When Eater Young Guns Josh Ku and Trigg Brown opened Taiwanese restaurant Win Son in Williamsburg in 2016, they were “begging” for people to take notice, Brown says. But three years later, it’s mobbed — and the duo’s newest venture Win Son Bakery across the street is a far more casual endeavor in hopes of complementing their city-wide destination.
The bakery and counter-service restaurant, which opened this morning at 164 Graham Ave. at Montrose Avenue after weeks of pop-ups and limited menus, is intended to be a neighborhood sandwich shop, a project between Ku, Brown, front-of-house partner Jesse Shapell, and pastry chef Danielle Spencer,
Though its soul is Taiwanese, influences from Taiwan, France, and the United States have made their way into pastries, fried chicken, sandwiches, and drinks that reflect their collective experiences — a style that plays into the fusiony nature of Taiwanese cuisine itself.
Pineapple buns get laminated bottoms a la croissants, red sauce for the eggplant parm sandwich has fermented chile paste on a Taiwanese milk bun, and a chopped chicken cheesesteak of sorts has a three-cup chicken marinade and gets a scallion pancake wrapping.
“What’s fun about Win Son Bakery is it’s us trying to study Taiwanese cuisine and respectfully interpret our version of it and our experiences,” Brown says.
That experience comes from fine-dining kitchens like Craft and Upland, as well as his love for and deep knowledge of Taiwanese flavors and dishes. Anything savory is his domain, and his training shows in dishes like the “James Tracey” sandwich, which features the Taiwanese dish pork knuckle but made with the French technique used on pork trotter torchon, a nod to his chef at Craft. Brown serves it on breakfast sandwiches and at night with pickled jalapeños, onions, and a fried egg. “It’s a sandwich that really straddles high-falutin French food and a Taiwanese soulful, classic dish. It’s a special dish to me,” Brown says.
As for the rest of the savory fare, during breakfast, there are egg and raclette sandwiches with bacon or those braised and fried pork trotters, served on either milk bread or scallion pancakes. Other than sandwiches, there’s turnip cake with country ham and shrimp and fan tuan, sticky rice rolls filled with pork floss, salted radish, egg, and a fried cruller. A vegetarian version comes with smoked tofu.

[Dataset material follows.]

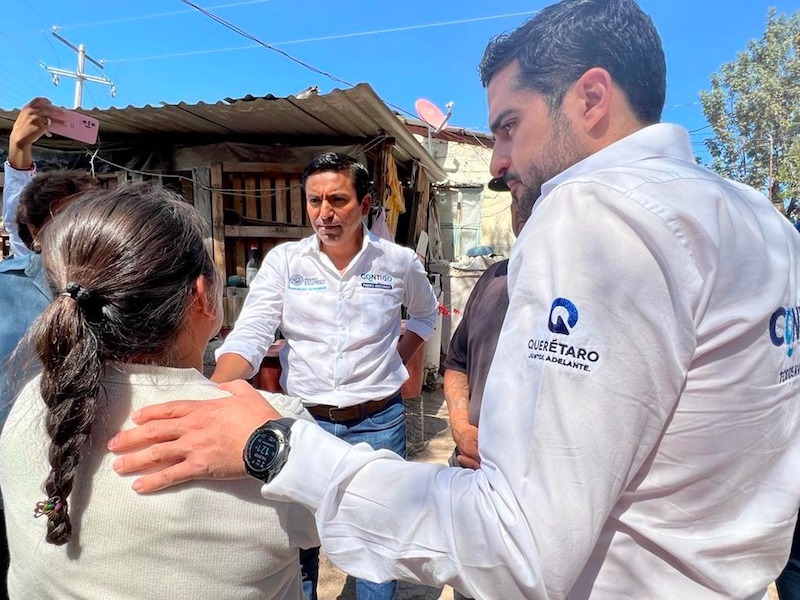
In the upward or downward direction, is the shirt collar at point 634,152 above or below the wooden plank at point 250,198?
below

Dinner turns to fried chicken with a sweet glaze, a burger with fermented bean curd special sauce, duck over rice, and other sandwiches again on that milk bread, served with fried potato wedges or vegetables like white sesame Caesar salad or snow pea leaf salad with black pepper dressing. It’s all paired with natural wine and cocktails like a baijiu slushie, selected by Shapell.
Spencer, meanwhile, is culling from her experience in Tom Colicchio’s kitchens and combining that with Taiwanese flavors and baked goods. She makes the milk bread for the sandwiches, and she’s putting her spin on pineapple buns, mochi millet doughnuts, and black sugar egg custard tarts.

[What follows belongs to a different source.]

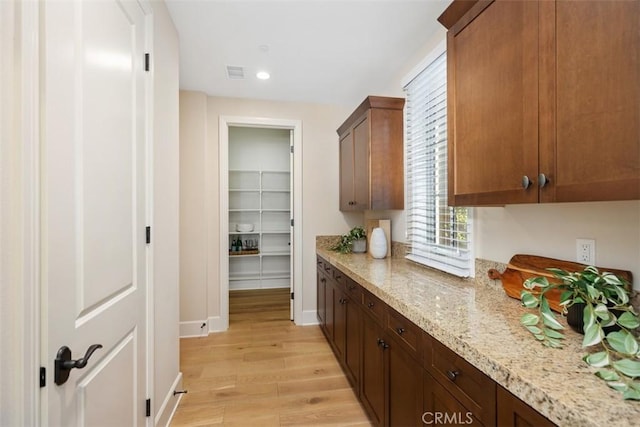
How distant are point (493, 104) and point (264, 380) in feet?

Ku’s the operations guy, and he had a heavy hand in designing the sleek and simple counter-service space alongside Souda’s Luft Tanaka. It’s filled with bright whites, plants, and an orderly constellation of lights on the ceiling.

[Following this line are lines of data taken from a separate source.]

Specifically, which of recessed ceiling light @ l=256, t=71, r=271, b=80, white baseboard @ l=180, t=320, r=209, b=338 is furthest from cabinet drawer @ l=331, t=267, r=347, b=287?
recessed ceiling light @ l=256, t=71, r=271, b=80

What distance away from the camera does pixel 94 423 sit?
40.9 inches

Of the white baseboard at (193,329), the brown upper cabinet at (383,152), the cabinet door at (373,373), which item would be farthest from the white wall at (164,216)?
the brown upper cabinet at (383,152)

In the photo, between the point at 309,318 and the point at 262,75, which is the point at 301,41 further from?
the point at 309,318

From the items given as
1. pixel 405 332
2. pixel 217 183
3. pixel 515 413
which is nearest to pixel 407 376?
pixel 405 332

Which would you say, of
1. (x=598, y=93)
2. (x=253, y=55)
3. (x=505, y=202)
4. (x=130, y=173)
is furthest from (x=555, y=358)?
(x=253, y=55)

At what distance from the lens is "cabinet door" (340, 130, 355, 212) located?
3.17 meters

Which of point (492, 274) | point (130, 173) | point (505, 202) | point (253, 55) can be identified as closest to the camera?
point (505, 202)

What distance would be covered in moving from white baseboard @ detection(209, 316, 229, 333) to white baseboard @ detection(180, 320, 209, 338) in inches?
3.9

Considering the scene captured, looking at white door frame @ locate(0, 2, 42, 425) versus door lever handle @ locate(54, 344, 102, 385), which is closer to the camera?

What’s most important to the team, they say, is that the neighbors feel welcome and that this is their space. Diners can stop in for Variety coffee with housemade soy milk, a full meal, or just some seasonally rotating soft serve in flavors like corn and sweet potato — something that’s become difficult to do for early regulars to the once-calm Win Son.
“It kind of bums us out sometimes when people in the neighborhood are like, ‘I don’t even come to Win Son anymore because there’s a three-hour wait.’ In theory it’s a great problem to have, but those are really important people to us,” Brown says. “We hope that we can do some good stuff for the neighborhood and be this sandwich shop that’s a little more than a sandwich shop. If you don’t want to wait an hour you can have a drink here and get some food. That’s the goal.”
Win Son Bakery is open for breakfast daily from 7 a.m. to 1 p.m. and dinner Tuesday through Sunday from 5:30 p.m. to 11 p.m. Lunch will follow.